Вчера
Шрифт:
Как–то их трое шло с дежурства по боковой аллейке, тоже залитой льдом. Раздался истошный крик. Все побежали на крик, побежал сломя голову и Семён. Когда подбежали, увидели, что двое парней стаскивают дорогие коньки вместе с забугорными ботинками с орущей девчёнки. Завидя бригадмильцев, один убежал, другого будущие прокуроры отволокли в отделение…

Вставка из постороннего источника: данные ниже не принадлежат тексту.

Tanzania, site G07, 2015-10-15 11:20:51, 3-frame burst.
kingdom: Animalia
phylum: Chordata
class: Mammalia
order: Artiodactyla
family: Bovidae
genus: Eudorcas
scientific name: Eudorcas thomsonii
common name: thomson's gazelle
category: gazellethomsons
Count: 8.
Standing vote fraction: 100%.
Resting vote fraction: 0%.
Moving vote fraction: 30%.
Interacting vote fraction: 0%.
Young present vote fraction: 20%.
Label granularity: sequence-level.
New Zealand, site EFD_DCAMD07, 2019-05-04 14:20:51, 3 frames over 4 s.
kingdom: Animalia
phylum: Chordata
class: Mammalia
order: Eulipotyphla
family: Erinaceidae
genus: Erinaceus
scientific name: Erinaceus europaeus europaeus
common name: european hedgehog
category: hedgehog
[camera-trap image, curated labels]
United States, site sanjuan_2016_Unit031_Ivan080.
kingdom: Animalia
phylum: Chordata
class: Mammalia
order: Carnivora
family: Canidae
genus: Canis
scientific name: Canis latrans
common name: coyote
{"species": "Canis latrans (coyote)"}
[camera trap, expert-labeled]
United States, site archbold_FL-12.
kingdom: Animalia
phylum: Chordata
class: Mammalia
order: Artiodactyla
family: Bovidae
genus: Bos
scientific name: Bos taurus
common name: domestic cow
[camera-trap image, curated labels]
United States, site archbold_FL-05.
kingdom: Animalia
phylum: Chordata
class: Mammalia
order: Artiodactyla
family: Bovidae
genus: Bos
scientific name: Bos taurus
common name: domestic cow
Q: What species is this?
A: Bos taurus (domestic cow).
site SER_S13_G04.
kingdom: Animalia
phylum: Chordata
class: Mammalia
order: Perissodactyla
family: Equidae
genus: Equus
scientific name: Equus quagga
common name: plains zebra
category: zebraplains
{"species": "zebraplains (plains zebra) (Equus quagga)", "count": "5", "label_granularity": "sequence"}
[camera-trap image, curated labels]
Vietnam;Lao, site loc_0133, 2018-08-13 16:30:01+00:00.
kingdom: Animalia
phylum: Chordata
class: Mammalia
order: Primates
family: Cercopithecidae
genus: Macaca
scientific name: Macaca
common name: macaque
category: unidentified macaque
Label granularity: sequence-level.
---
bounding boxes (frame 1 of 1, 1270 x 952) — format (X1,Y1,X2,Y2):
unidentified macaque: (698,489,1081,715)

В феврале произошло грандиозное для юрфаковцев событие. После критики Хрущевым сталинских излишеств в архитектуре начали строить экспериментальный район Москвы, названный Новые Черёмушки. Один из первых пятиэтажных так называемых блочных домов отдали юрфаку под общагу. Новая общага в Черемушках народу понравилась. Заселили их по–царски — по четыре кадра на комнату,
Общежитие, спасибо партии и правительству, было смешанным. В одном крыле Г-образного здания жили парни, в другом — девчёнки. Кухня, гладильня и комнатка дежурной располагались на стыке крыльев и были общими. В уютной комнате на 4-м этаже проживали кроме Семёна еще Валька Решоткин, Ольгерд Кутафьин и какой–то старый тридцатилетний хрыч пролетарского облика и потрёпанности, откликавшийся на прозвище Пролетарий. В соседней комнате пребывали Лешка Рарин, Олежка Горбуновский, Вадька Остапенко (он же Остапёныч) и кто–то там еще, лохматый и очкастый, понятно, с кликухой Очкарик, который сутками шептал английские слова, сверяя произношение по истрёпанному толстому словарю, и прослушивал мировой эфир на своем всеволновом трофейном «Телефункене», коему не было цены, так как он брал короткие волны в 13, 16 и 19 метров, те, что практически не поддавались глушению. В Союзе с 1950-го года все радиоприемники, в целях охраны духовного облика строителей коммунизма от тлетворного влияния империализма, согласно ГОСТу выпускались без этих диапазонов, самый короткий был стерильный в 25 метров…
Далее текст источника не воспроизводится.